The transition and reward matrices here are derived in a similar fashion to policy 2. Obviously we will use anhydrous ammonia if available, and compost otherwise, so we can retain the same notation.
\[P(4) = 0.6P(4)^{a} + 0.4 P(4)^{na} \qquad R(4) = 0.6R(4)^{a} + 0.4 P(4)^{na}\]
Then we have that
\[
\begin{aligned}P(4)^{a} = \begin{bmatrix}0.8 & 0.15 & 0.05 & 0 \\ 0.8 & 0.1 & 0.1 & 0 \\ 0.2 & 0.6 & 0.1 & 0.1 \\ 0 & 0.2 & 0.6 & 0.2\end{bmatrix} &\qquad R(4)^{a} = \begin{bmatrix} 40 & 30 & 20 & 10 \\ 35 & 25 & 15 & 0 \\ 35 & 25 & 15 & 5 \\ 0 & 25 & 15 & 5\end{bmatrix}\\
P(4)^{na} = \begin{bmatrix}0.8 & 0.15 & 0.05 & 0 \\ 0.9 & 0.1 & 0 & 0 \\ 0.2 & 0.7 & 0.1 & 0 \\ 0 & 0.2 & 0.7 & 0.1 \end{bmatrix} &\qquad R(4)^{na} = \begin{bmatrix} 40 & 30 & 20 & 10 \\ 33 & 23 & 13 & 0 \\ 33 & 23 & 13 & 3 \\ 0 & 23 & 13 & 3\end{bmatrix}
\end{aligned}
\]
In this case, our objective is to maximize yield (profit).
4. Conclusion
This article familiarized the reader with the necessary basics of the Markov decision process with a couple detailed examples.

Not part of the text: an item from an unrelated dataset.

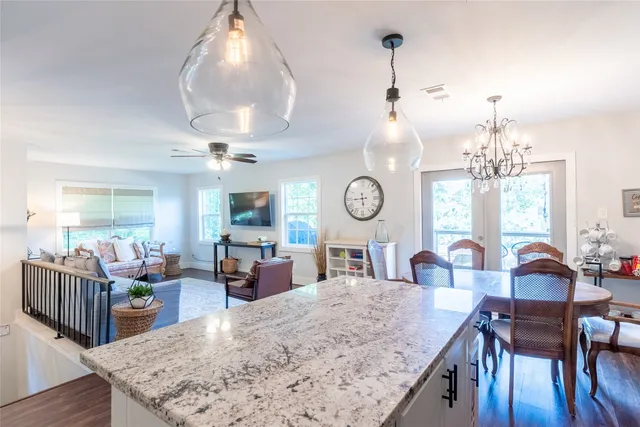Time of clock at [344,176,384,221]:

In applied mathematics, setting up the model is typically far more difficult than the mathematics itself. One should be aware of limitations (mathematically or otherwise) of any model, as well as potential "blind spots" where information is left out of the model that is pertinent. For example, if we did not account for the possible unavailability of anhydrous ammonia when designing policies, and a shortage did arise, we'd be left scrambling to make a heuristic decision. The expected profit calculated from the model would no longer be relevant or usable to us.
We did not focus on computing solutions yet. There are several approaches depending on the time horizon (finite or infinite), and future articles will explore these in detail. We will also survey in detail various other uses for this process.
References
- Ibe, O. Markov Processes for Stochastic Modeling. Elsevier, 2013. doi: 10.1016/c2012-0-06106-6.
- Mahon, B. H. and Bailey, R. J. M. “A Proposed Improved Replacement Policy for Army Vehicles”. In: Journal
of the Operational Research Society 26.3 (Oct. 1975), pp. 477–494. doi: 10.1057/jors.1975.108.